Helen saw the flickering of the flames. The mechanics and drivers were yelling; somewhere a man was screaming. She found the telephone wire on the floor, reeled in the phone, and dialed the lighted dial. When 911 answered she said, “Fire and explosion. Blue Line bus barn. Ambulance.”
She freed her leg and crawled out of the shelter formed by the wall and her desk. She was surprised to see daylight pouring in the skylights brighter than ever because the glass had been broken. The far end of the barn, the front, was filled with black smoke. The dense, greasy smoke had trapped some forty buses inside. She tried to stand and found she could. Frank grabbed her, his face horrified. “You’re bleeding.”
She wiped at it with her hand. Her head hurt. “I’m okay.”
Eddie came back with a gun in his hand. “They’re gone.”
Frank yelled, “I’ll drive a bus through the wall there to make a hole for the others.”
“No,” said Helen. “Help the men out! Leave the buses.” Frank was wild-eyed. “But I can save ’em!”
“We’ll do better on the insurance.”
Her legs started to collapse under her own weight and Frank scooped her into his huge arms. A million sirens seemed to scream at once. Eddie led Frank through the office door. Cradled in his arms, she saw the first plumes of water cascading into the flames. Frank carried her to the paramedics, who swabbed a gash in her scalp. She sat on the back of the ambulance watching the flames disintegrate the gingerbread front of the barn. By then the police were there, plainclothesmen and uniformed cops, and they were questioning Eddie and Frank, who were shrugging a lot.
“Okay, lie down, dear,” a paramedic said. “We’re going to take you to the hospital.”
“No, I’m fine.”
“You might have a concussion.
”
She tried to argue, but her hands were shaking and she had the weirdest urge to cry.
She passed out in the ambulance and awakened in bed to hear a doctor saying, “Even a slight concussion is a helluva lot worse than no concussion.... Hello there! Follow my finger, please.”

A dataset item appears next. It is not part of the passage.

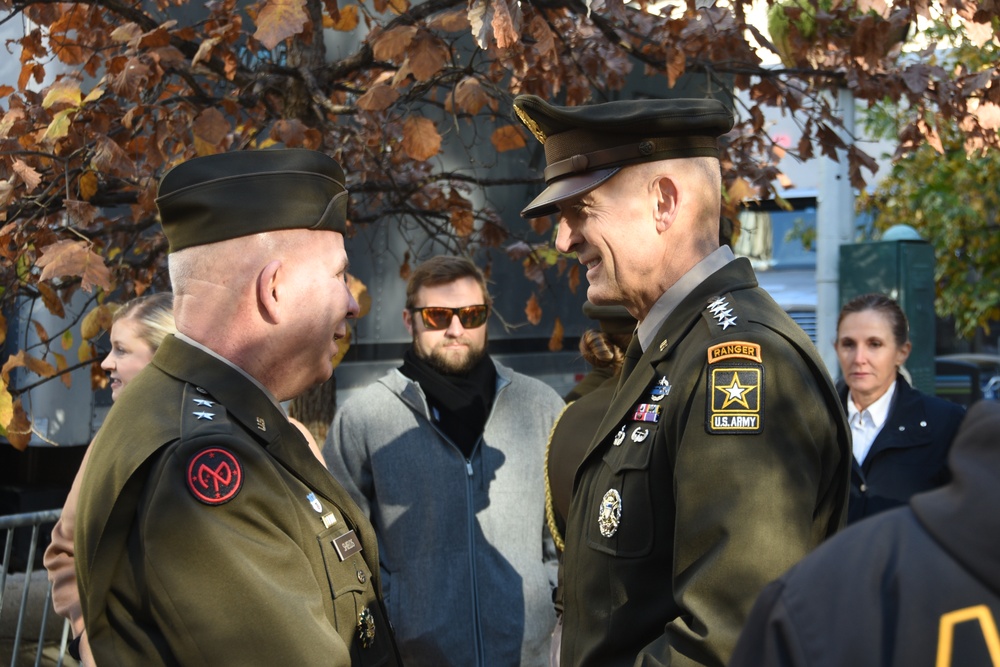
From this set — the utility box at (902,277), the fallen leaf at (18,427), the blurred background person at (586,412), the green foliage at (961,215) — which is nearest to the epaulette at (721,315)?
the blurred background person at (586,412)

He held it a foot from her face, moved it slowly above her forehead and down to her chin. “Good. Nauseous?”
“No.”
“Good. Now this way, left to right.” She focused and followed his finger to the right, saw it cross his middle-aged face. Behind him were a nurse, a television hanging from the ceiling, an IV rack at the corner of her bed, the bathroom door and wardrobe, a hundred red roses on a table—and Taggart standing in the doorway.
His face was working. He brushed past the doctor, took her hand, and knelt beside the bed so they were face to face, inches apart. He seemed barely able to speak. “Are you okay?”
“Mr. Taggart,” the doctor interrupted. “If I could finish—”
“Is she okay?” He was holding her hand as gently as a kitten.
“I’m not making any promises. But the CAT scan shows no bleeding.”
Helen tugged him closer and whispered, “What are you doing here?”
“I was driving around my jobs; heard it on the radio.”
“You’re taking chances.”
“Don’t worry about it. How do you feel?”
“Okay. Where’s my brothers?”
“Answering cops’ questions.”
“My mother?”
“They didn’t want to tell her till they knew how you were. Shall I get her?”
She still felt like crying. “I want to see my mother.”
Taggart signaled someone she couldn’t see and turned back to her again and whispered, “I’m really sorry. I told Reggie to watch out for you.”
“We can take care of ourselves. Isn’t that what you’re using me for?”
“I figured the fighting would stay at street level.”
“You figured wrong—but we got hurt.”
Her head hurt and it was hard to think while the room made circles, but it seemed important to make him understand what was going on in the rackets. She closed her eyes and pretended to cry. The ruse worked. Taggart leaned closer and the doctor backed away to let him comfort her. “Why are you surprised?” she whispered. “Crazy Mikey knows he didn’t bomb Joe Reina or shoot A1 Conforti, or burn down that fortress Harry Bono had in Westchester. He knows he didn’t sell Vito Imperiale’s underbosses to the Strikeforce; he knows he didn’t chase the other families out of Kennedy Airport. And he knows he didn’t attack his own enforcers. We’ve always been enemies and now he sees us getting stronger at his expense. What would you do if you were Mikey?”